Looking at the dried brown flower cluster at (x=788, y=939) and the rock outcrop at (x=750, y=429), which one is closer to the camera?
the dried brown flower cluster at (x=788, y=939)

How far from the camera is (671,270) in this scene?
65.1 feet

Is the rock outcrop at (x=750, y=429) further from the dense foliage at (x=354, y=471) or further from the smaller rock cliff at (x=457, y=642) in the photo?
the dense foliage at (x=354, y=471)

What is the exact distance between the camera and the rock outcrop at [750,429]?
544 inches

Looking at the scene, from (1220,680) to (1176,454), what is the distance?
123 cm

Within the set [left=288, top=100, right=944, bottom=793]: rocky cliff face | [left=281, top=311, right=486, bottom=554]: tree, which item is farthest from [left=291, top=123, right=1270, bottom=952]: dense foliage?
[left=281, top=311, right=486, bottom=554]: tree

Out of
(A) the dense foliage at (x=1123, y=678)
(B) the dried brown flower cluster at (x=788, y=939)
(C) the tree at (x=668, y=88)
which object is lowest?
=======
:: What is asked ::
Write out the lines above from the one containing "How far from" through the last, exactly as they are.

:: Response below ::
How far from the camera is (671,270) in this scene?
65.1 feet

Is the rock outcrop at (x=750, y=429) further from the dense foliage at (x=354, y=471) or further from the smaller rock cliff at (x=457, y=642) in the photo?
the dense foliage at (x=354, y=471)

What is the exact distance between the camera and the rock outcrop at [750,429]?
544 inches

Looking at the scene, from (1220,680) to (1176,454), what is the distance?
123 cm

Within the set [left=288, top=100, right=944, bottom=793]: rocky cliff face | [left=281, top=311, right=486, bottom=554]: tree, which item is farthest from [left=291, top=123, right=1270, bottom=952]: dense foliage?
[left=281, top=311, right=486, bottom=554]: tree

Out of
(A) the dense foliage at (x=1123, y=678)
(B) the dried brown flower cluster at (x=788, y=939)
(C) the tree at (x=668, y=88)
which object is lowest?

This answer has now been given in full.